Ex-Nazi concentration camp guard removed from U.S. in 70th such deportation in history
95-year-old man was living in Tennessee, still collecting his German military pension, prosecutors say.
A 95-year-old German man living in Tennessee, who was still collecting his military pension from his time as a WWII Nazi concentration guard, was removed from the United States in the 70th such deportation in American history.
Friedrich Karl Berger was deported Friday, a year after a court ordered him removed for his work in 1945 as an armed guard in a Neuengamme concentration camp near Meppen, Germany.
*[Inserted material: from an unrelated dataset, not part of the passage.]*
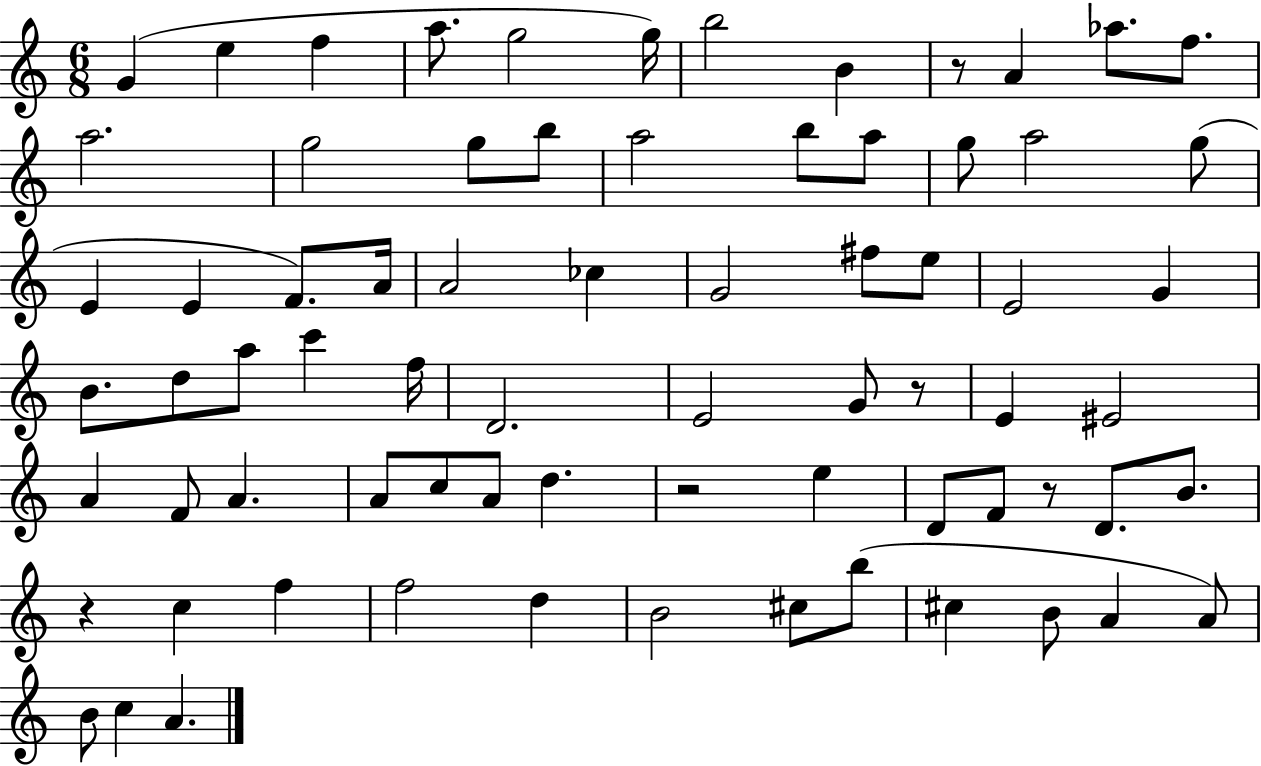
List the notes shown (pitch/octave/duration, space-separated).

“Berger’s removal demonstrates the Department of Justice’s and its law enforcement partners’ commitment to ensuring that the United States is not a safe haven for those who have participated in Nazi crimes against humanity and other human rights abuses,” Acting Attorney General Monty Wilkinson said. “The Department marshaled evidence that our Human Rights and Special Prosecutions Section found in archives here and in Europe, including records of the historic trial at Nuremberg of the most notorious former leaders of the defeated Nazi regime.
"In this year in which we mark the 75th anniversary of the Nuremberg convictions, this case shows that the passage even of many decades will not deter the Department from pursuing justice on behalf of the victims of Nazi crimes,” he added.
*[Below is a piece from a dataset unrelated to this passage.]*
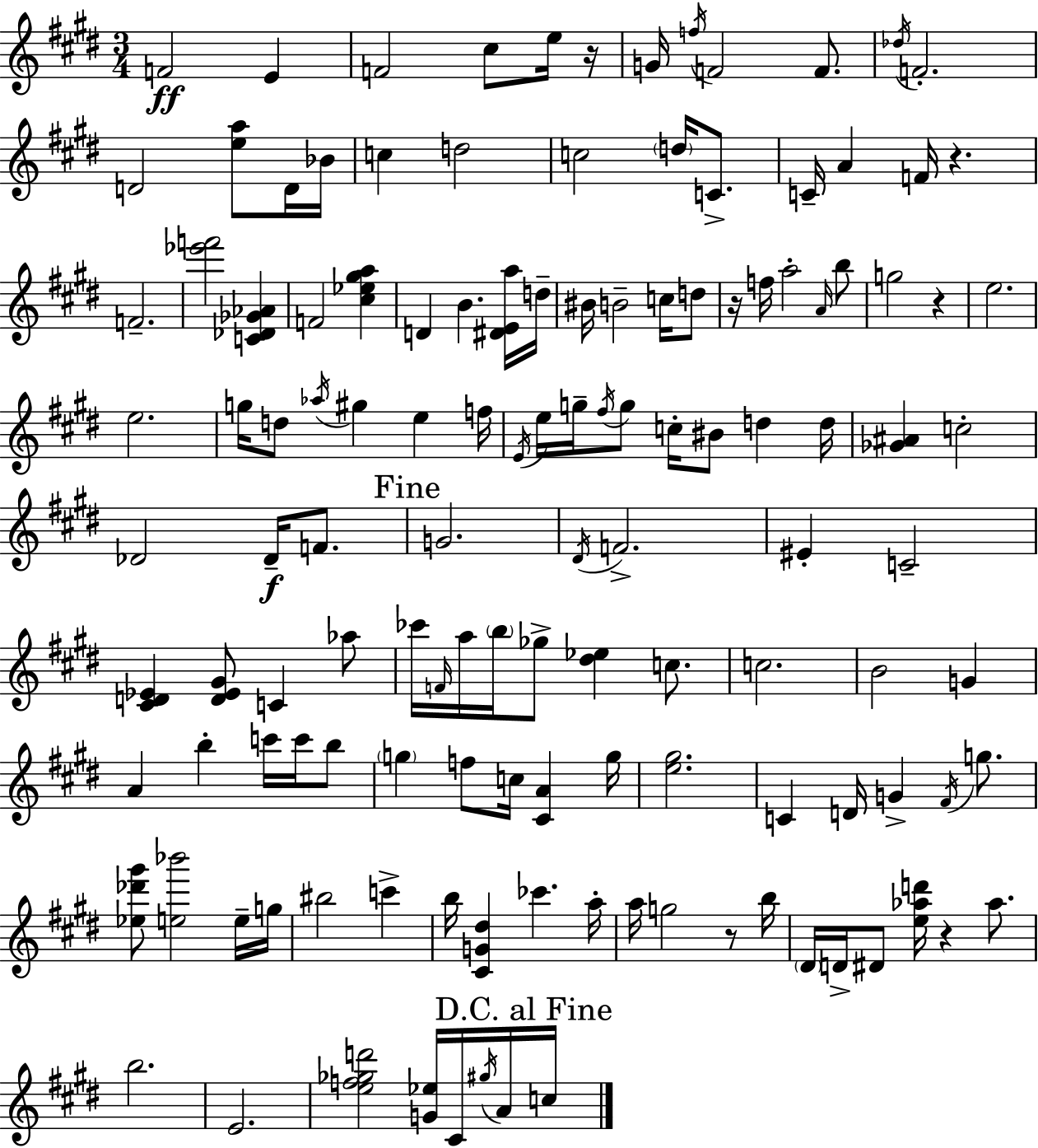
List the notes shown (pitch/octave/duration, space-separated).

A judge ruled in February 2020 after a two-day trial that Meppen prisoners were held in winter 1945 in “atrocious” conditions and were exploited for outdoor forced labor. Berger admitted that he guarded the prisoners to prevent them from escaping during their dawn-to-dusk workday, on their way to worksites and on their way back to a Nazi-run subcamp in the evening, the Justice Department said.
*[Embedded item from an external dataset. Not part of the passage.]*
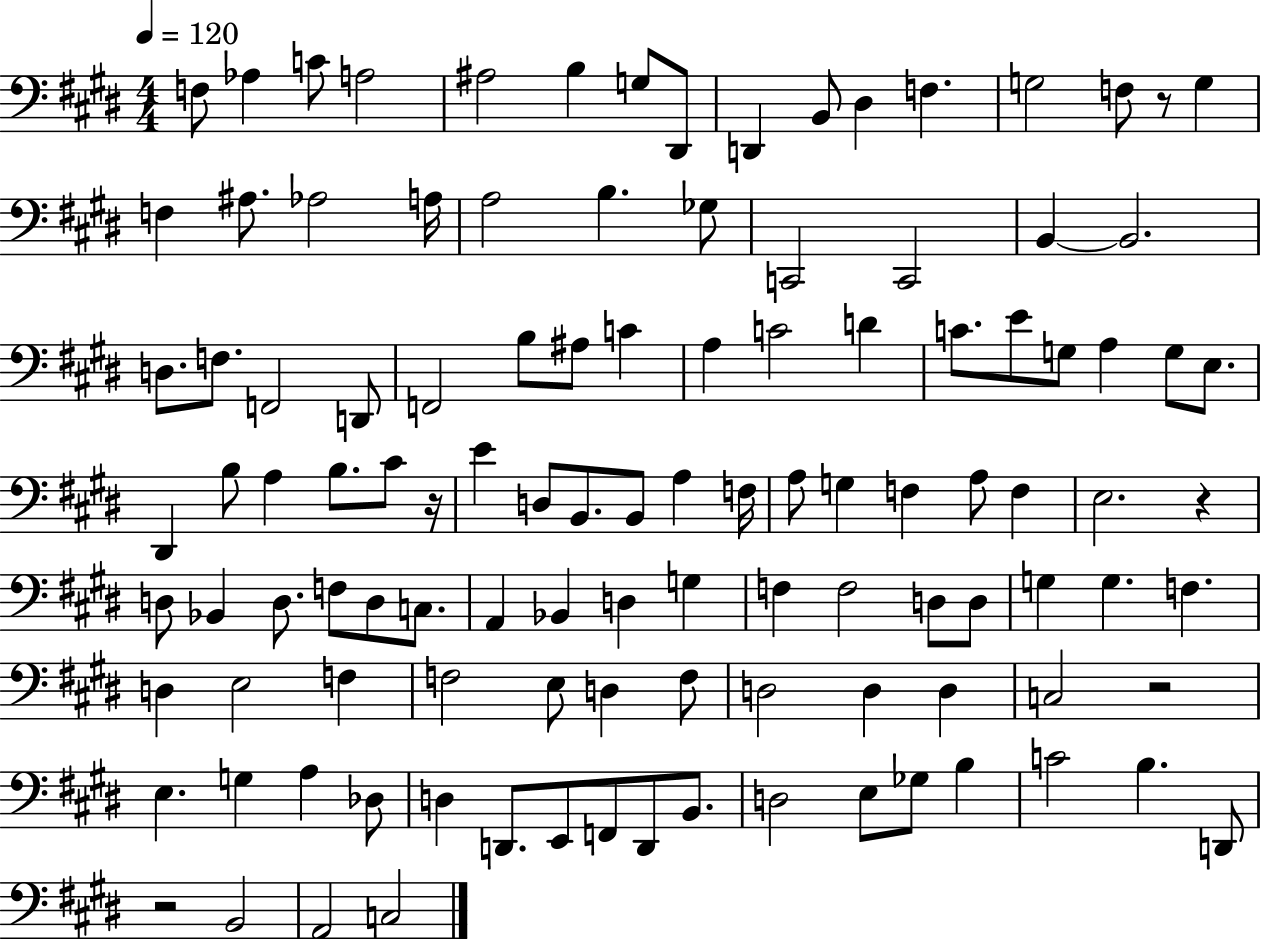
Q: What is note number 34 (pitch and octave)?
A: C4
Last November, the Board of Immigration Appeals upheld an immigration judge's Feb. 28, 2020 order from the United States because he engaged “willing service as an armed guard of prisoners at a concentration camp where persecution took place.”
The court concluded Berger served at a Neuengamme sub-camp near Meppen, where the prisoners included “Jews, Poles, Russians, Danes, Dutch, Latvians, French, Italians, and political opponents” of the Nazis, and helped guard the prisoners during a forcible evacuation to the Neuengamme main camp. Prosecutors said the nearly two-week trip under inhumane conditions claimed the lives of approximately 70 prisoners.
The court's order noted that Berger admitted he never requested a transfer from concentration camp guard service and that he continues to receive a pension as a German worker, “including his wartime service.”